• [Document excerpt]
------------------------------------------------------------------------

The Company signed a long-term syndicated loan contract with the bank secured by the Company's freehold land and building to fund its operating capital. The terms of the syndicated credit agreement are as follows:

1) Credit period: Calculated from the date of first utilization (December 25, 2023) to the expiration date of 5 years.

2) Total credit line: US$155,000 thousand dollars.

3) Loan item:

a) Syndicated loan A: Alltek Technology Corp. and Subsidiaries is borrower, the credit line is US$155,000 thousand dollars or facility amount, and revolving credit.

b) Syndicated loan B: Alltek Technology (H.K.) Limited is borrower, the credit line is US$62,000 thousand dollars, and revolving credit.

c) The credit balance of syndicated loan A and B, the total amount cannot exceed the syndicated loan agreement's total credit line.

4) Commitments: During the period of the credit facility agreements, the consolidated financial statements compliance with the following financial ratios and covenants is required.

a) Current ratio: Not lower than 100%.

b) Liability ratio: Not higher than 300%.

c) Interest coverage ratio: Not lower than 2 times.

d) Net tangible assets: Not lower than $1,500,000 thousand.

  • 31 -

  1. BONDS PAYABLE

Unsecured domestic bonds
Less: Current portion

December 31
2025 2024
$ - $ 72,369
- (72,369)
$ - $ -

In July 21, 2022, to repay the loan, the Group issued the 4th domestic unsecured convertible bonds with an aggregate principal amount of $600,000 thousand and a face value of $100 thousand per bond certificate. The issuance price is not lower than face value multiplied by 101%. Actual issuance amount was $606,289 thousand. At the end of third year from the bond issuance date, bondholders have the right to redeem the convertible bonds at face value plus interest compensation (the interest compensation is face value multiplied by 102.2669%, rate of return is 0.75%, at expiration date) in cash. The convertible bonds are managed by Fubon Securities Co., Ltd. as the trustee of the bondholders. The convertible bonds contain both liability and equity components. The equity component was presented in equity under the heading of capital surplus - option. The terms and conditions of the bonds are as follows:

a. Issuance date: July 21, 2022
b. Coupon rate: 0%
c. Issuance period: 3 years, and a circulation period from July 21, 2022 to July 21, 2025.

------------------------------------------------------------------------

Data items
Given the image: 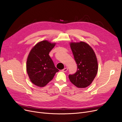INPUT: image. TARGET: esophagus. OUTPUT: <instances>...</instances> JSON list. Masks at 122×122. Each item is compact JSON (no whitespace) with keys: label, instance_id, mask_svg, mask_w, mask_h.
Returning a JSON list of instances; mask_svg holds the SVG:
<instances>
[{"label":"esophagus","instance_id":"esophagus-1","mask_svg":"<svg viewBox=\"0 0 122 122\" xmlns=\"http://www.w3.org/2000/svg\"><path fill=\"white\" fill-rule=\"evenodd\" d=\"M67 70H68V68H65L64 69L62 70V71L64 72H66L67 71Z\"/></svg>","mask_w":122,"mask_h":122}]
</instances>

------------------------------------------------------------------------

• [Stated goal A] According to the document excerpt, who manages the convertible bonds as the trustee of the bondholders?
• [Stated goal B] Using the document excerpt, say whether each statement agrees with it, answering yes or no and quoting the deciding words: (i) The total credit line of the syndicated loan is US$155,000 thousand dollars. (ii) The convertible bonds carry a coupon rate of 0.75%. (iii) The borrower for syndicated loan B is Alltek Technology (H.K.) Limited.

• [Complete response A] Fubon Securities Co., Ltd.

• [Complete response B]
(i) Yes: "Total credit line: US$155,000 thousand dollars."
(ii) No: "Coupon rate: 0%"
(iii) Yes: "Syndicated loan B: Alltek Technology (H.K.) Limited is borrower"